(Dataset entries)
########
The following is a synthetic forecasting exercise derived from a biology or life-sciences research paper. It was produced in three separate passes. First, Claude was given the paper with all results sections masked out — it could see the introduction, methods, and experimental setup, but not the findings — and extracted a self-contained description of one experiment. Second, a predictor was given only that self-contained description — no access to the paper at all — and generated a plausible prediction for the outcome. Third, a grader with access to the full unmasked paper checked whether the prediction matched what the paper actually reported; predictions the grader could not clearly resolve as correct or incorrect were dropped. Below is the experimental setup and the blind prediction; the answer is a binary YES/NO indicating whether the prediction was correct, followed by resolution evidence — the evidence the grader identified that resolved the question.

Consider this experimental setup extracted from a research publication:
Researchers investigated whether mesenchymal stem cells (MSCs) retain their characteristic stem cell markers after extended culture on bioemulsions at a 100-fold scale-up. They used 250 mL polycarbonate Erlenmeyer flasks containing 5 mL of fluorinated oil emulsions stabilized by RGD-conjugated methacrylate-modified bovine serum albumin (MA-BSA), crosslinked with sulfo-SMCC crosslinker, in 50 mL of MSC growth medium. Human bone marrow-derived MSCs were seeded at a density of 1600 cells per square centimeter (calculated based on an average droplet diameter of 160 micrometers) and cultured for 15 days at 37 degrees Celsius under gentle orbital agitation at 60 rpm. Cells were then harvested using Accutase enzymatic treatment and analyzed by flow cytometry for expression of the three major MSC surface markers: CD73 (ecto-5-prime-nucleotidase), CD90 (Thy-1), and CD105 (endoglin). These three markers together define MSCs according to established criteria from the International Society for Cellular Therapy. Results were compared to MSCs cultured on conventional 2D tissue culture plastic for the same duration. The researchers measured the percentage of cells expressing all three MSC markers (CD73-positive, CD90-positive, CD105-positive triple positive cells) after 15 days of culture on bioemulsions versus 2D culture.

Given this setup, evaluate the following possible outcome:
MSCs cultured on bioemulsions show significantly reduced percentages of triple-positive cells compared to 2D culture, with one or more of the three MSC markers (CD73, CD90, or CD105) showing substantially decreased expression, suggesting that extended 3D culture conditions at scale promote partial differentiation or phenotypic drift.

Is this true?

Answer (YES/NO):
########
Exercise aim:
Every record is to be repeated exactly as it stands above.

Written answer:
The following is a synthetic forecasting exercise derived from a biology or life-sciences research paper. It was produced in three separate passes. First, Claude was given the paper with all results sections masked out — it could see the introduction, methods, and experimental setup, but not the findings — and extracted a self-contained description of one experiment. Second, a predictor was given only that self-contained description — no access to the paper at all — and generated a plausible prediction for the outcome. Third, a grader with access to the full unmasked paper checked whether the prediction matched what the paper actually reported; predictions the grader could not clearly resolve as correct or incorrect were dropped. Below is the experimental setup and the blind prediction; the answer is a binary YES/NO indicating whether the prediction was correct, followed by resolution evidence — the evidence the grader identified that resolved the question.

Consider this experimental setup extracted from a research publication:
Researchers investigated whether mesenchymal stem cells (MSCs) retain their characteristic stem cell markers after extended culture on bioemulsions at a 100-fold scale-up. They used 250 mL polycarbonate Erlenmeyer flasks containing 5 mL of fluorinated oil emulsions stabilized by RGD-conjugated methacrylate-modified bovine serum albumin (MA-BSA), crosslinked with sulfo-SMCC crosslinker, in 50 mL of MSC growth medium. Human bone marrow-derived MSCs were seeded at a density of 1600 cells per square centimeter (calculated based on an average droplet diameter of 160 micrometers) and cultured for 15 days at 37 degrees Celsius under gentle orbital agitation at 60 rpm. Cells were then harvested using Accutase enzymatic treatment and analyzed by flow cytometry for expression of the three major MSC surface markers: CD73 (ecto-5-prime-nucleotidase), CD90 (Thy-1), and CD105 (endoglin). These three markers together define MSCs according to established criteria from the International Society for Cellular Therapy. Results were compared to MSCs cultured on conventional 2D tissue culture plastic for the same duration. The researchers measured the percentage of cells expressing all three MSC markers (CD73-positive, CD90-positive, CD105-positive triple positive cells) after 15 days of culture on bioemulsions versus 2D culture.

Given this setup, evaluate the following possible outcome:
MSCs cultured on bioemulsions show significantly reduced percentages of triple-positive cells compared to 2D culture, with one or more of the three MSC markers (CD73, CD90, or CD105) showing substantially decreased expression, suggesting that extended 3D culture conditions at scale promote partial differentiation or phenotypic drift.

Is this true?

Answer (YES/NO):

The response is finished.